Grape vines planted in the Uco Valley are generally located between 2,300 feet and 4,600 feet above sea level, and Felton Family Farms is sited at an altitude of about 3900 feet. The elevation and location provide the wide daily temperature range (thermal amplitude) and diverse soil types for which the region is famous. Depending on altitude, location within the valley, and proximity to major rivers, the soil ranges from deep and stony to clay with boulders.
The Uco Valley is crossed by the Tunuyán and Las Tunas Rivers, which originate in the Andes and merge near the town of Tunuyán. The valley consists of three sub-regions from north to south – Tupungato, Tunuyán and San Carlos.
The soil in Uco Valley is of alluvial origin, and is the result of two major factors: water flowing from ancient rivers and glaciers; and volcanic activity in the Andes. The soil contains a considerable amount of pebbles and rocks of various sizes and comes from an ancient alluvial foundation covered by younger alluvial deposits.
Due to the flow of the Tunuyán River, these alluvial deposits are moving ”downstream” along the entire basin. The valley is shaped like a fan, with alluvial deposits from the Tunuyán River, starting at about 16,500 feet above sea level.

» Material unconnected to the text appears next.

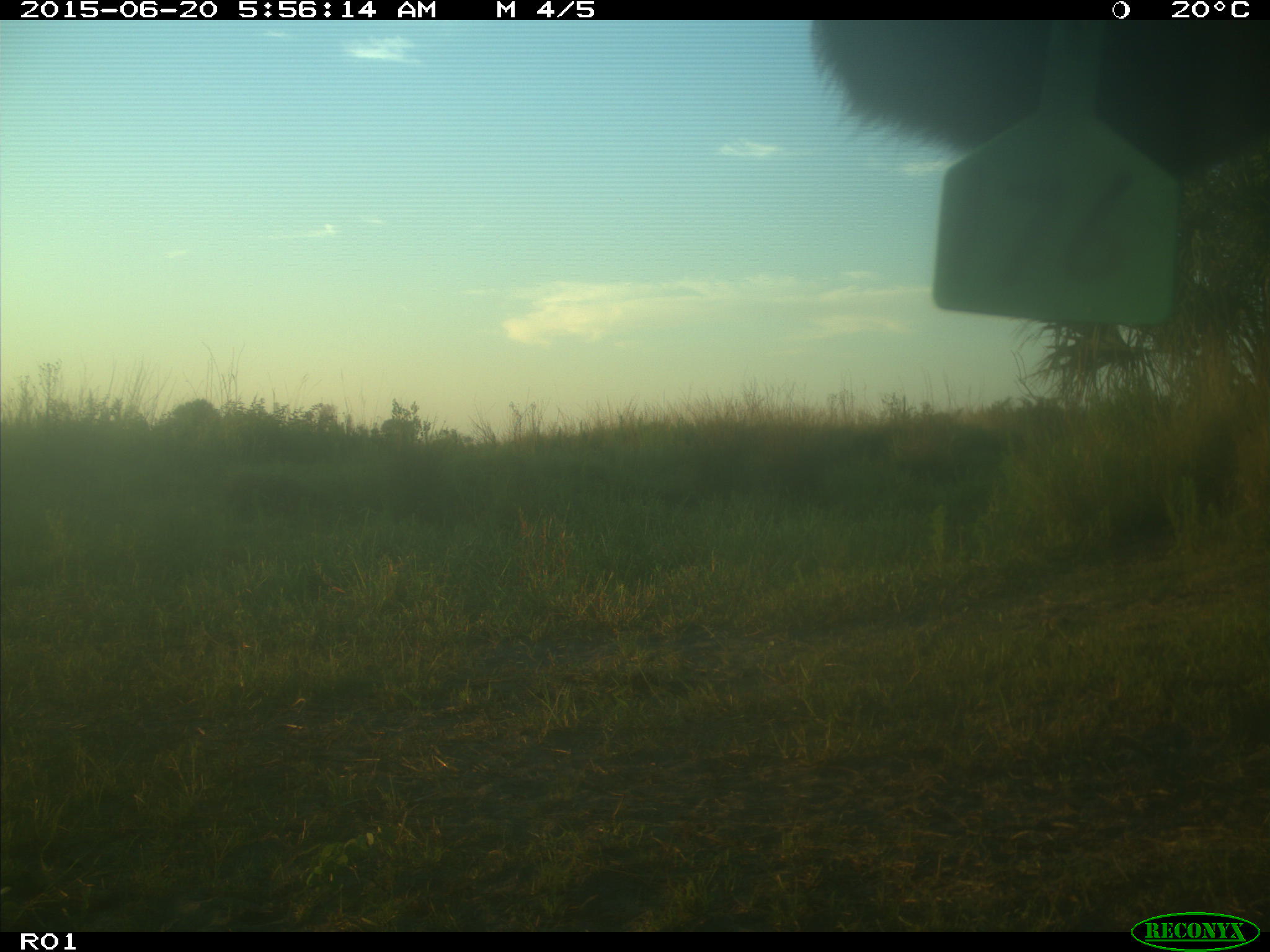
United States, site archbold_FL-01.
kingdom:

There are differences in the composition of soil from different layers of the soil profile. The topsoil ranges in depth from 2” (5 cm) to 40” (100 cm), which presents a varied retention capacity for water and nutrients, leading to differences in vine and root development, and, consequently, wine characteristics. Soils formed from sedimentary alluvium are brown to yellowish in color, medium-textured, and extend to the bedrock layer. Alluvial soils may contain river cobble, depending on the distance from the current or ancient riverbed.

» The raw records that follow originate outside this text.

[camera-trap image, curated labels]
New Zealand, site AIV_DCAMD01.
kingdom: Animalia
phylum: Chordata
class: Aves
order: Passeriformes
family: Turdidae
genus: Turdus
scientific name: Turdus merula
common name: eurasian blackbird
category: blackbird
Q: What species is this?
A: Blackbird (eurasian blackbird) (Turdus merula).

The topsoil in the Felton Family Farms vineyard ranges from 20” to 35” deep and is comprised of 70-80% pebbles and rocks of various size and coarse particles of sand.
A low level of organic material in the soil, combined with its physical characteristics, naturally favor water drainage and limit the development of thin and absorbent roots. These factors affect the potential yield of grapevines, and may enable the production of highly concentrated, complex grapes.
In this region, thick-skinned grapes develop high brix (potential alcohol) levels, and need to be picked at the right time to avoid heavy fruit-forward, overripe aromas. Wines from these soils tend to be highly aromatic with medium acidity, and have high levels of polyphenols that provide the strength needed to handle a long aging process in oak barrels. This soil type is perfect for obtaining powerful & intense wines, and can be managed to produce a wide variety of styles.